Even with the highly active metabolism of thru-hikers, the Whistle Stop Cafe satisfied us both entirely and, as the little cottage-like establishment began to shut down for the evening, we meandered back to our tent in the bog. What happened next, following an uneventful night’s sleep, is a morning to which we have referred since only as “The Incident.”
It wasn’t the first time we’d been exposed to midges, nor would it be the last, but it was the worst. Rural Scotland’s most abhorrent plague, the nearly microscopic, gnat-like creatures attack in the form of a sentient carpet of demonic proportions, bombarding the eyes, noses, and mouths of their hapless victims. They coated the little green backpacking tent like a humming layer of charcoal, pouring in smaller regiments through tiny holes at the seams of the mesh.
With nowhere to go, we dove through the door into the swarm, landing with muddy little splashes in the bog. To an outside observer, our flailing and grasping for any article of clothing within reach to cover our faces and heads would have been quite a sight. For the next half hour, we sprinted up and down the path, dashing in to grab and shove our things into some semblance of packing until we couldn’t stand it and had to escape and gulp mouthfuls of air some distance away from out besieged campsite. We didn’t speak, we ran in opposite directions, and we tried to avoid one another, lest our combined presence be more enticing to our assailants.
A woman came toward us on the trail, tiny white poodle in tow. She took one look at the carnage—our gear strewn along a half kilometer of the trail, our red eyes and heaving chests—and turned right back around. Thea, the most even-keeled individual I’ve ever met, lost it that morning. A final mad dash through the droning fog to shove the tent, dotted with the bodies of hundreds of midges whose ranks had made nary a dent in the swarm, into my bag, and we ran.
Thea and I have seen bears. We’ve dealt with snakes and raccoons. At age 5 I even got attacked by a bird. We are, however, in firm agreement that The Incident was by far the most calamitous wildlife encounter we’ve ever experienced. Feeling sorry for ourselves, we wandered back into the Whistle Stop to drown our frayed nerves in some tasty sustenance.
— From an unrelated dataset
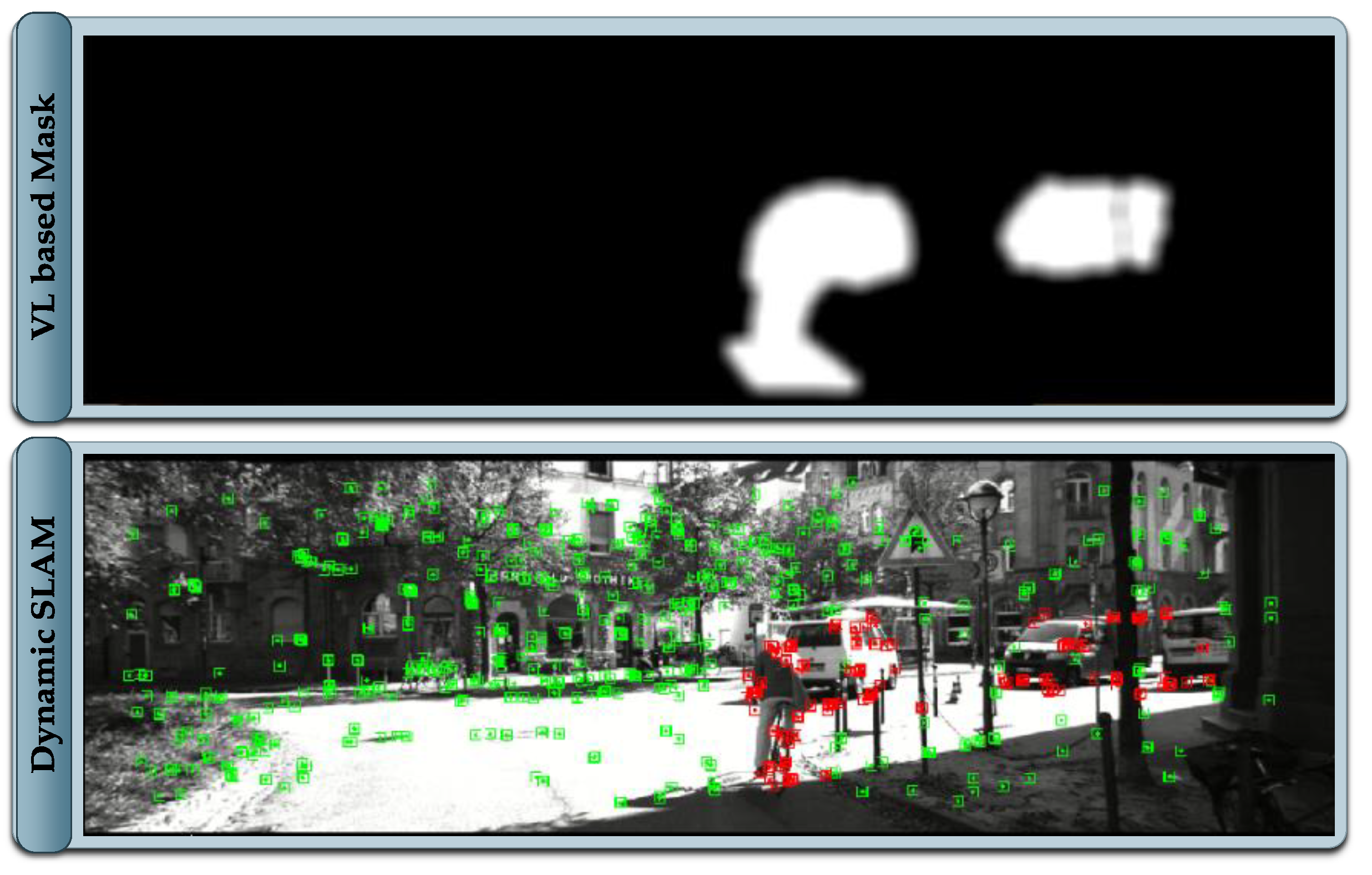 Sensors 21 06355 g006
Lis and her staff, sympathetic to our morning melee and careful to keep the door shut behind us, did not disappoint. We were delighted to try the “eggy bread,” which turned out to be a somehow way more delicious version of French toast. Thea treated herself to a huge scone, and I channeled my self pity into another slice of the cheesecake dreams are made of.
On our way out to hit the road again, we noticed a sign informing us that Lis would be taking a year off from the restaurant. It was to remain open under different management, but she wanted to travel. We wished her the best.
Just under 4 months later, the Whistle Stop Cafe closed permanently, relegating the cheer that it brought me and Thea to a welcoming and mouth watering memory.
As we walked out of town, continuing a trek that would see us limping into the lighthouse of Scotland’s northwesternmost point in just 7 days, a Volvo containing a family of French-Scots pulled off ahead of us. “Need a ride?”